WHAT IS ASKED =>
Identify every line in the material below that contains the word "Based", matching its case exactly, and copy each of those lines in full.

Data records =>
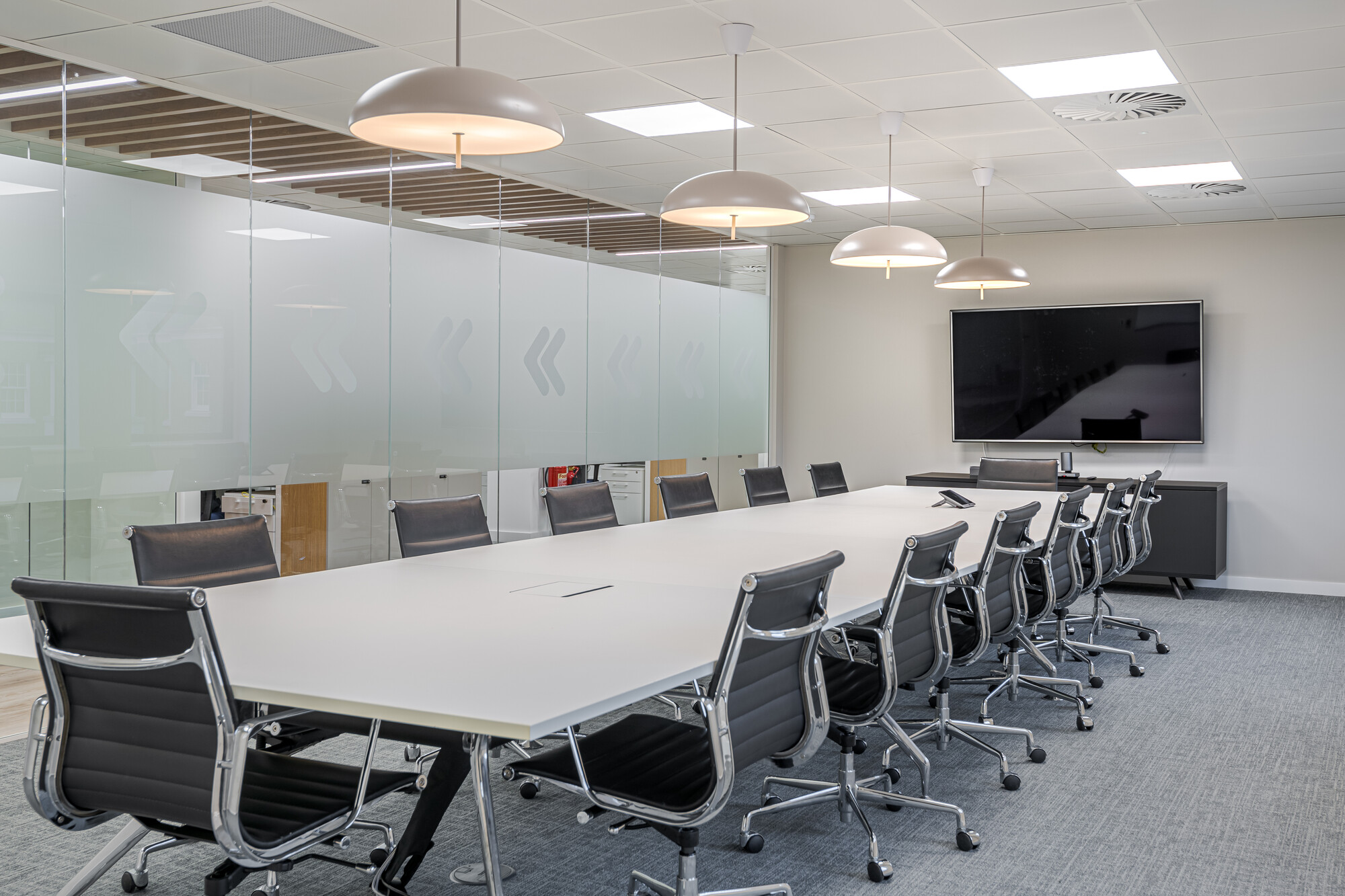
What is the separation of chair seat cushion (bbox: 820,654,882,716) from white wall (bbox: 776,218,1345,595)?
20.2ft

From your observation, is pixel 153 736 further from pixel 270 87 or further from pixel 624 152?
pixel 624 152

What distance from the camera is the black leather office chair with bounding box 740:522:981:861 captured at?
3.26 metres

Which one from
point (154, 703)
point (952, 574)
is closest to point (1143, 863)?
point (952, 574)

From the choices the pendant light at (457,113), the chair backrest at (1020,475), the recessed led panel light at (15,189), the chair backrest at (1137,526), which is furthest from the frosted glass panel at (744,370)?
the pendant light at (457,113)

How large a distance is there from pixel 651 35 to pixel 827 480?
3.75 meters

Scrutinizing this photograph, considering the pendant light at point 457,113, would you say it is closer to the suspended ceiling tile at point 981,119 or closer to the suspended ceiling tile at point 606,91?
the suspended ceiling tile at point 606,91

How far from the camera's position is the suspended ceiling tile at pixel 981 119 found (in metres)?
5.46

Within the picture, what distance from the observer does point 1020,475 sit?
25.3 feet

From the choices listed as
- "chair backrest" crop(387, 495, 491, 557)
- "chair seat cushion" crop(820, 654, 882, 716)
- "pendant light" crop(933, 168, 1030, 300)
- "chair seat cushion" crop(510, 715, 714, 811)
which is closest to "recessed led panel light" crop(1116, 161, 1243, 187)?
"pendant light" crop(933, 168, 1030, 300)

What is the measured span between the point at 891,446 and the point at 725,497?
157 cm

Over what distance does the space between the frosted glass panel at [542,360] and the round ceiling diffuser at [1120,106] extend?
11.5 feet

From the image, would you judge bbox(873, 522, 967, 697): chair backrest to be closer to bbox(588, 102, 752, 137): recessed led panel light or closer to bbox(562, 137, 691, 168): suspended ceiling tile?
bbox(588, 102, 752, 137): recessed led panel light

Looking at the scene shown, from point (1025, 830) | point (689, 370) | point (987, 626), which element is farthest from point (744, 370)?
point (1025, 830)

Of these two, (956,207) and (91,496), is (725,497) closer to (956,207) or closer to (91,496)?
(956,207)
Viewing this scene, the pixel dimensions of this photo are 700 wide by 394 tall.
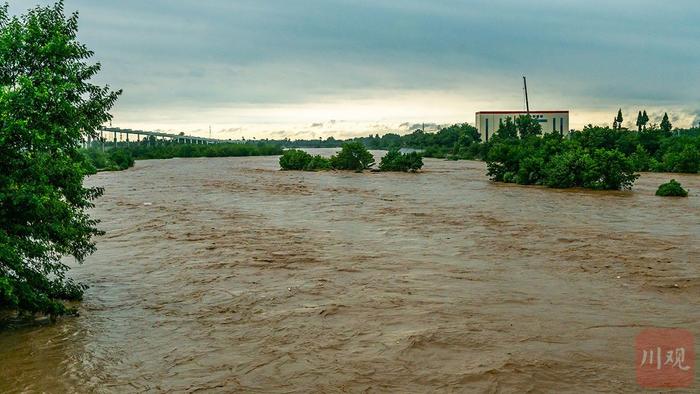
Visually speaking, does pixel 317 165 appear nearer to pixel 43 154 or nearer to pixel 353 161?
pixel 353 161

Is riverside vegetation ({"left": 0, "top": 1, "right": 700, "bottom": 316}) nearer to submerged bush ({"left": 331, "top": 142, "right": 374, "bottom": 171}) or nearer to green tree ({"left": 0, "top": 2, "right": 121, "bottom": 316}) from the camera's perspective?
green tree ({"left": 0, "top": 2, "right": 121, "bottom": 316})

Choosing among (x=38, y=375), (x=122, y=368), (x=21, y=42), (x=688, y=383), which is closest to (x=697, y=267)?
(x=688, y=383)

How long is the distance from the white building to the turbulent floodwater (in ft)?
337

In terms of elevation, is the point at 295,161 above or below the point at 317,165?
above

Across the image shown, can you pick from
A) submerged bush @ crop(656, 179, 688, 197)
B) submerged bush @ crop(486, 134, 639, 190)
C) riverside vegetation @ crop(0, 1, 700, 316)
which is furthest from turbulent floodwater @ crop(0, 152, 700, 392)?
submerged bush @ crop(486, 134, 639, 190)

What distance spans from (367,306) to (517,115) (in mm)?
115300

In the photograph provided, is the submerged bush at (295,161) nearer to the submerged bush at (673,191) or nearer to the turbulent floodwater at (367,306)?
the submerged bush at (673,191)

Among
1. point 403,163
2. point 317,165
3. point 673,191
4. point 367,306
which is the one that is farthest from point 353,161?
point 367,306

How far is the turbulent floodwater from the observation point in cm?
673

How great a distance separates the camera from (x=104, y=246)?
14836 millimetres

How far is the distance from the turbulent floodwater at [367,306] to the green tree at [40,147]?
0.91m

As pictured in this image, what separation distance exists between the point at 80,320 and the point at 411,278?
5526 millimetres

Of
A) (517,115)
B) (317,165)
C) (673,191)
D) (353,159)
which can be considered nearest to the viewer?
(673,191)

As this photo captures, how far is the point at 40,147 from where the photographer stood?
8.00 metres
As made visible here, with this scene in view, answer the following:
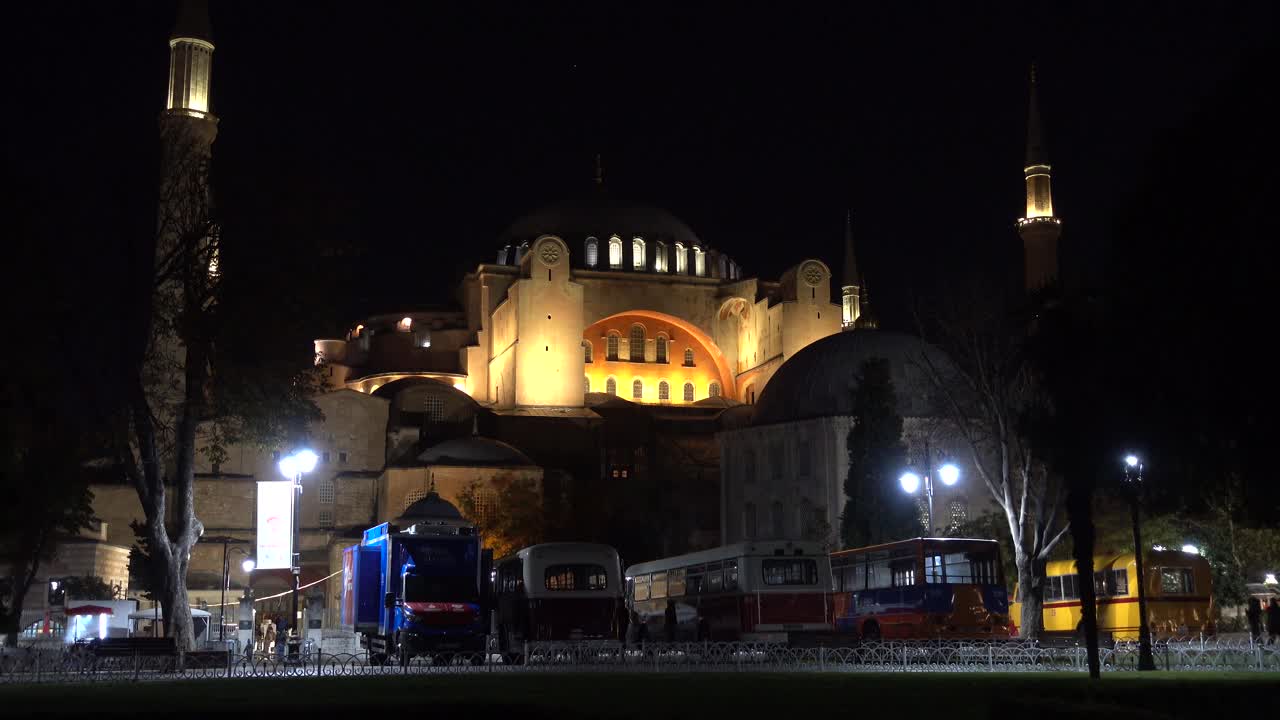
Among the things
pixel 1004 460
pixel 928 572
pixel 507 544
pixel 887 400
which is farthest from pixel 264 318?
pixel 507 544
* * *
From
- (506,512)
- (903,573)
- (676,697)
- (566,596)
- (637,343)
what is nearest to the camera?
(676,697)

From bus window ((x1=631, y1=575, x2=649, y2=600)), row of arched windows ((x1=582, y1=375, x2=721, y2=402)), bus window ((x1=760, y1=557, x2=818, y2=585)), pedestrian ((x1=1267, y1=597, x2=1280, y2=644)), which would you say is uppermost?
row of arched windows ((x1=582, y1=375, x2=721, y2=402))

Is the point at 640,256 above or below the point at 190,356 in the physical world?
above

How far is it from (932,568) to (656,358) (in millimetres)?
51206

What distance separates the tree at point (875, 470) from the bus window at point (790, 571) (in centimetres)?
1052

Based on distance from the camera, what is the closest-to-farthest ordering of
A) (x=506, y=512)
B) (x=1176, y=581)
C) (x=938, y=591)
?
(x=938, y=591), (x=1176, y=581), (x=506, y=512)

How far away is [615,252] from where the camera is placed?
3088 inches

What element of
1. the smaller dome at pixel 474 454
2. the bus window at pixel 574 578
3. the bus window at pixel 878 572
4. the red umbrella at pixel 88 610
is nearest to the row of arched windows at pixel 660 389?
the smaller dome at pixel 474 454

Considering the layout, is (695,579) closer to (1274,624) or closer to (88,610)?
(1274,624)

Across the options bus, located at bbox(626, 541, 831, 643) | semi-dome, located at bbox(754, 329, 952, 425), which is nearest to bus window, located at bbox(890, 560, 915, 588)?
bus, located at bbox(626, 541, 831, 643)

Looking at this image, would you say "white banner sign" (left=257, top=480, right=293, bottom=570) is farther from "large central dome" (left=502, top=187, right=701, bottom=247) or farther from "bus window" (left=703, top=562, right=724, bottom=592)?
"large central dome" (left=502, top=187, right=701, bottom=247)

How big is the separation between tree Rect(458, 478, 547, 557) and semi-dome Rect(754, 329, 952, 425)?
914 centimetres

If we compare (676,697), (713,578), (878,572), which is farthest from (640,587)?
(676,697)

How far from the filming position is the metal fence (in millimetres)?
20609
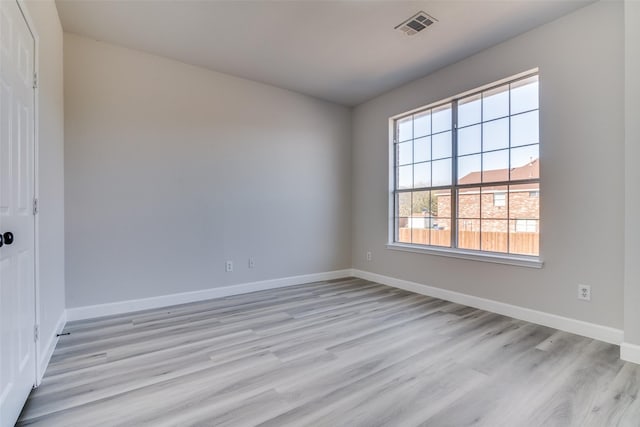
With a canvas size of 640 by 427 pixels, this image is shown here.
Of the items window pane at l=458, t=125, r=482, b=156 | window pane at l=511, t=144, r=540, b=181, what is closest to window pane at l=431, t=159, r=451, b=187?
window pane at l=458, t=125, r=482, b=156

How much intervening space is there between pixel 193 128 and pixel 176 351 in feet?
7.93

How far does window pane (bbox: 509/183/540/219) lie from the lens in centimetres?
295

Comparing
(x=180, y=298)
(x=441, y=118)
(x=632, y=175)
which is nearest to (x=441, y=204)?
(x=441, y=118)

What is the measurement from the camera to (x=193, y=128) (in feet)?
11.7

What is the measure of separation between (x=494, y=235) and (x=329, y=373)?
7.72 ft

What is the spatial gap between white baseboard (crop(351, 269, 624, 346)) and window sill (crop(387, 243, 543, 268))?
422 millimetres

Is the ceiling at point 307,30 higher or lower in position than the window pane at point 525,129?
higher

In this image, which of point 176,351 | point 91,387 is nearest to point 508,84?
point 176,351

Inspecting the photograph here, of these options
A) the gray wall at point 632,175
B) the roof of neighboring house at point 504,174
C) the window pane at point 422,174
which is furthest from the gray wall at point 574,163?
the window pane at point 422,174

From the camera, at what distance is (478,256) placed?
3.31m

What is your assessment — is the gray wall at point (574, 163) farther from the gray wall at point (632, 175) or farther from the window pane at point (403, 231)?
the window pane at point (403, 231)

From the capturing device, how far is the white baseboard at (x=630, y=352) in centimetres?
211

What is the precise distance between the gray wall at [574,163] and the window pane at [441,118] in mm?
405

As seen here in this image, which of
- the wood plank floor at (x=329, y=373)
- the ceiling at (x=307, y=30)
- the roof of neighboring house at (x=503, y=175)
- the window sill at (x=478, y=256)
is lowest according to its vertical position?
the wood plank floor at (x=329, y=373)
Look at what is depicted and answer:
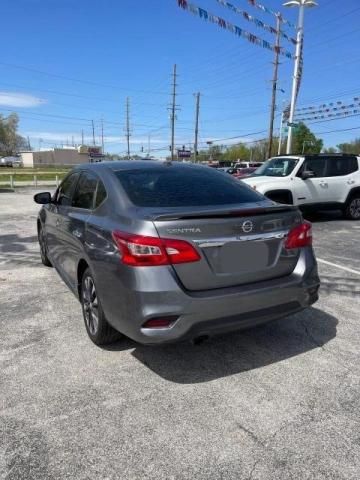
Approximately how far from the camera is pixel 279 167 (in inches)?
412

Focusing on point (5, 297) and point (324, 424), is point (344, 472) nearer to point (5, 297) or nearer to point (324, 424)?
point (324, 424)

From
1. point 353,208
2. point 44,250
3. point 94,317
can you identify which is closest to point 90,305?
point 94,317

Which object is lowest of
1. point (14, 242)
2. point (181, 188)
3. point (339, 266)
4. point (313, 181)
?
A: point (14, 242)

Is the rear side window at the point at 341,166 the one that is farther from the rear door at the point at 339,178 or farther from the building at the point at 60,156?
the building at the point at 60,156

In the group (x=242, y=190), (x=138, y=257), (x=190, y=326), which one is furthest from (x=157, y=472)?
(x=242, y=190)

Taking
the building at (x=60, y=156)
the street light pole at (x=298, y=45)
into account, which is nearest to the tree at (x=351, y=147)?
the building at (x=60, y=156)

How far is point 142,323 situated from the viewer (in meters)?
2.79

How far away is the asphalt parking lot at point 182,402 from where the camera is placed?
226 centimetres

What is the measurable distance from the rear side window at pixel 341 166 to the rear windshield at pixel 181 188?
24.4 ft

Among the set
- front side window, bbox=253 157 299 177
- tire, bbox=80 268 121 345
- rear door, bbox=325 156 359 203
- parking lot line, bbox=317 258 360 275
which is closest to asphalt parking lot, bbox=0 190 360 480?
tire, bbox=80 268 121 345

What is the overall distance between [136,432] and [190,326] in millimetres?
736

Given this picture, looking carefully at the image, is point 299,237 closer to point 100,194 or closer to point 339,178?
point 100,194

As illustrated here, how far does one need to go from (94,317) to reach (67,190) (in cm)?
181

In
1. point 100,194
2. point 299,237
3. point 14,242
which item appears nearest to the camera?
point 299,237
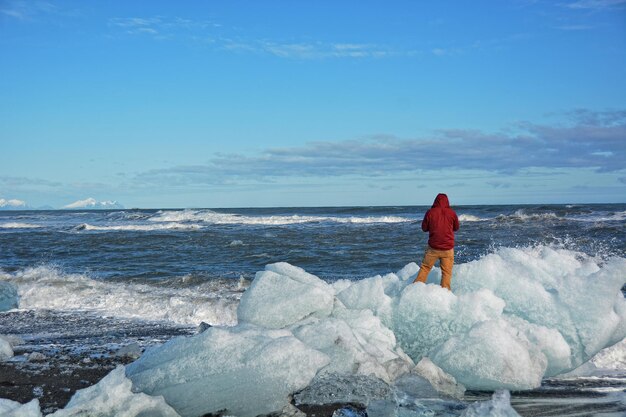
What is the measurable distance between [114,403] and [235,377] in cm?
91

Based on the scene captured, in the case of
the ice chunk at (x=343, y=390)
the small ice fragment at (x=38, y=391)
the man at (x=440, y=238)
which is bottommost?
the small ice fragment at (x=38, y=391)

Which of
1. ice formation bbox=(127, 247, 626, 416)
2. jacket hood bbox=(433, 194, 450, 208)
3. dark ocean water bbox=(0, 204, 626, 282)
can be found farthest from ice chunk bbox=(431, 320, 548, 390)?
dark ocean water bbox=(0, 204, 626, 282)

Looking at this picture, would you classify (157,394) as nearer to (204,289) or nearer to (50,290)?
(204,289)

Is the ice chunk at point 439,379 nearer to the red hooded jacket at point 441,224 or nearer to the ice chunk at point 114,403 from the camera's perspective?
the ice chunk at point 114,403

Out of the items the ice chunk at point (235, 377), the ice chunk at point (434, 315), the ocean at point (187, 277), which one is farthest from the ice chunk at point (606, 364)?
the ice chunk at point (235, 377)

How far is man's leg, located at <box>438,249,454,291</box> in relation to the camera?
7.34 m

RESPONSE TO THE EXERCISE =>
Based on distance from the camera, what is the closest-to-farthest ordering of
Based on the scene captured, in the case of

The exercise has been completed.